I thought that you might look only at the SSY and BRA instructions and skip everything between.

Thanks @tera, I will try inspecting the SSY ops.

Good luck!

You can make racecheck suppress the messages about warp level programming by using “–print-level error”. Could you post an example of the sort of exception cuda-memcheck reporting ?

Can you make a reproducer?

@vyas – I had already tried lowering racecheck’s error level and it didn’t lead me to any new conclusions. The memcheck failure I’m receiving is due to the divergence. :|

@vvolkov – I’m trying to but it feels like it won’t be possible. I’ve shrunk the interesting parts of the routine to about 4000 SASS instructions so I have a long way to go before it’s understandable. I’ve been inspecting the SSY’s and there are just too many to evaluate unless I can make a micro example.

I’ve burned several days on this so I’m thinking that the while { spin in some cases or return bool in 4 cases } is giving ptxas trouble.

I have no choice but to make it work so… I’ll keep at it. :)

allanmac, If you have the code running on Windows you can run Nsight VSE Instruction Count and Branch Statistics experiments which collect per SASS line statistics and try to roll the data up to PTX and high level source if you compiled with -G or -lineinfo. The Nsight VSE Analysis Source View will show the correlation between SASS to PTX to high level source.

Ah, I forgot about the branch statistics . I will try it out!

“The memcheck failure I’m receiving is due to the divergence. :|” Can you explain that a bit more? I can’t think of an example where divergence would lead to illegal memory accesses.

Yes, that’s a good question because normally divergence and memory exceptions are unrelated topics. :)

In this case, prior divergence resulted in a custom memory allocator of just a few instructions not being executed because it was masked to run on lane 0. The other lanes arrived first and acquired a bad reference.

Greg@NV, the Source-Level experiments followed by Source View is really powerful.

Still digging through it but having access to all the branch statistics is priceless.


Any luck on fixing this? I seem to have run into the same problem. Again, it seems to be related to calls to non-inline functions, and seems to happen when there’s complex code (e.g. doubly nested if-statements), and looks like it’s missing SSY instructions. It happens for me with ptxas versions 4.2 and 5.0.

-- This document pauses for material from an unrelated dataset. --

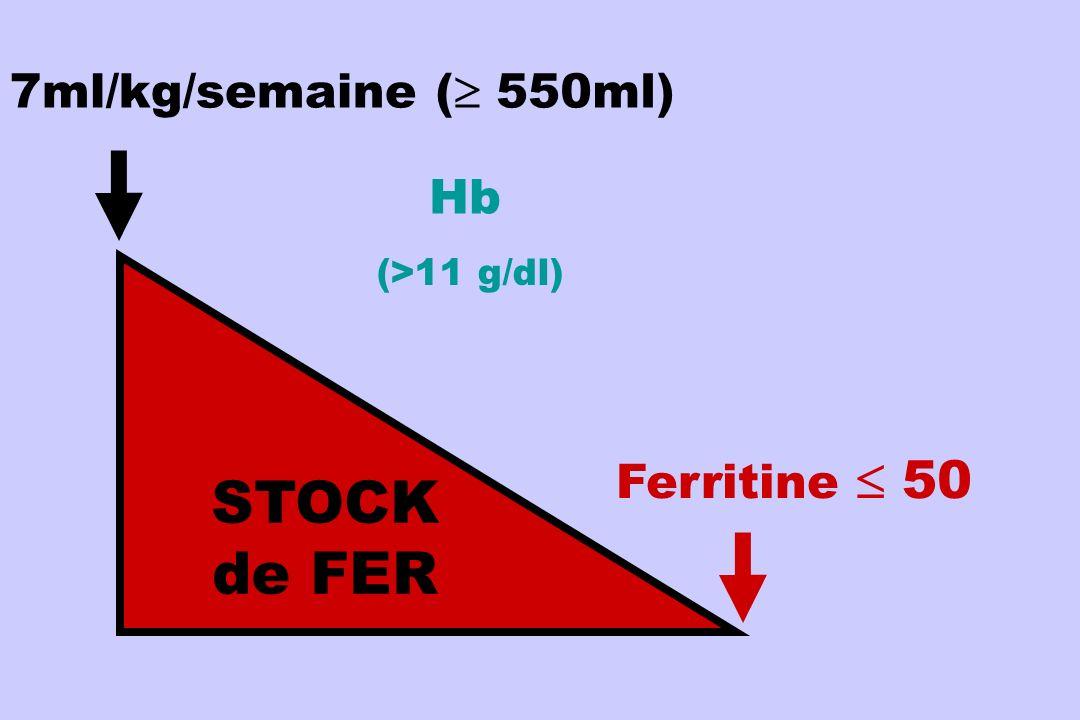 IRON STORES 7ml/kg/semaine STOCK de FER Ferritine 50 ( 550ml) Hb (>11 g/dl)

Someone on stackoverflow has reproduced a simple example which appears to be the same problem, and will run in sm_21. Interestingly, it happens when there is only 1 thread:


No, I never had any luck fixing it through analysis.

I wound up burning at least a week or two of time. Eventually I threw my hands up and significantly altered the control structure of the code… and the bug disappeared.

It was a huge time suck.

It is indeed very frustrating, especially since it seems to be a bit random. For me, it was only happening on the 3rd iteration of an unrolled loop even though the 2nd and 3rd iterations were identical.

I was able to fix my own code by putting contents of the loop inside this “no-op” if statement:

if(threadIdx.x<1024) { … }

It doesn’t get optimized away (cuda 4.2), and it seems to force it to put in the correct SSY instructions, which are now clearly matching up with conditional BRA’s. I’m curious if this would fix your code as well.